### Source text

-- Opening Marker --

Combining the presenter with the graphics using front projection suffers from the additional problems of blinding the presenter, and distorting the graphics his body intercepts, which is disconcerting to the viewers.
In teleconferencing, there are numerous variations in the techniques for combining a presenter and the selected graphics. None of these techniques can be considered ideal. The effort to place the presenter in front of the projected graphics is to improve personal contact between a presenter and his audience, as compared to the sleep inducing graphics image with an off-screen presenter.
The Interactive Teleconferencing Display System uses equipment performing identical functions at each location thus permitting any location to originate or participate in a conference. The equipment includes a front or rear projection screen, an electronic projector, and a signal processor. When the presenter is in front of a front projection screen, a matte signal is generated that selectively inhibits the projector to prevent the projected graphics from illuminating the presenter. The graphics are downloaded and stored at all locations. The presenter, having been extracted by a matte signal is transmitted to all locations where it is matted over the graphics before projection. By separately transmitting the graphics image and the presenter's image, and combining them at the remote location, each is an original and there is no loss of detail when displayed.
An individual at another location may participate at any time by stepping in front of his screen. All locations will see and hear both the presenter and the additional participant. Both participants may look at each other, point to, and discuss the material being displayed. They may also look toward their local audience without being blinded by the projector. Participants from other locations may join in and also appear on all screens.

-- Closing Marker --

### Assigned task 1
Write out the teleconferencing passage word for word, starting with "Combining the presenter" and going on through "an off-screen presenter.".
### Assigned task 2
List every piece of equipment that the teleconferencing passage says the system includes.

### Source data
-- Opening Marker --

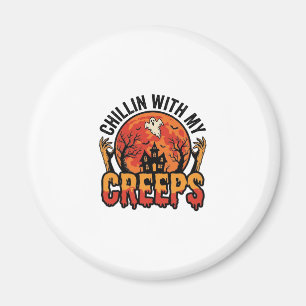 Halloween Chillen mit meinen Gruselsachen Vintage Magnet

-- Closing Marker --

### Expected output 1
Combining the presenter with the graphics using front projection suffers from the additional problems of blinding the presenter, and distorting the graphics his body intercepts, which is disconcerting to the viewers.
In teleconferencing, there are numerous variations in the techniques for combining a presenter and the selected graphics. None of these techniques can be considered ideal. The effort to place the presenter in front of the projected graphics is to improve personal contact between a presenter and his audience, as compared to the sleep inducing graphics image with an off-screen presenter.

### Expected output 2
- a front or rear projection screen
- an electronic projector
- a signal processor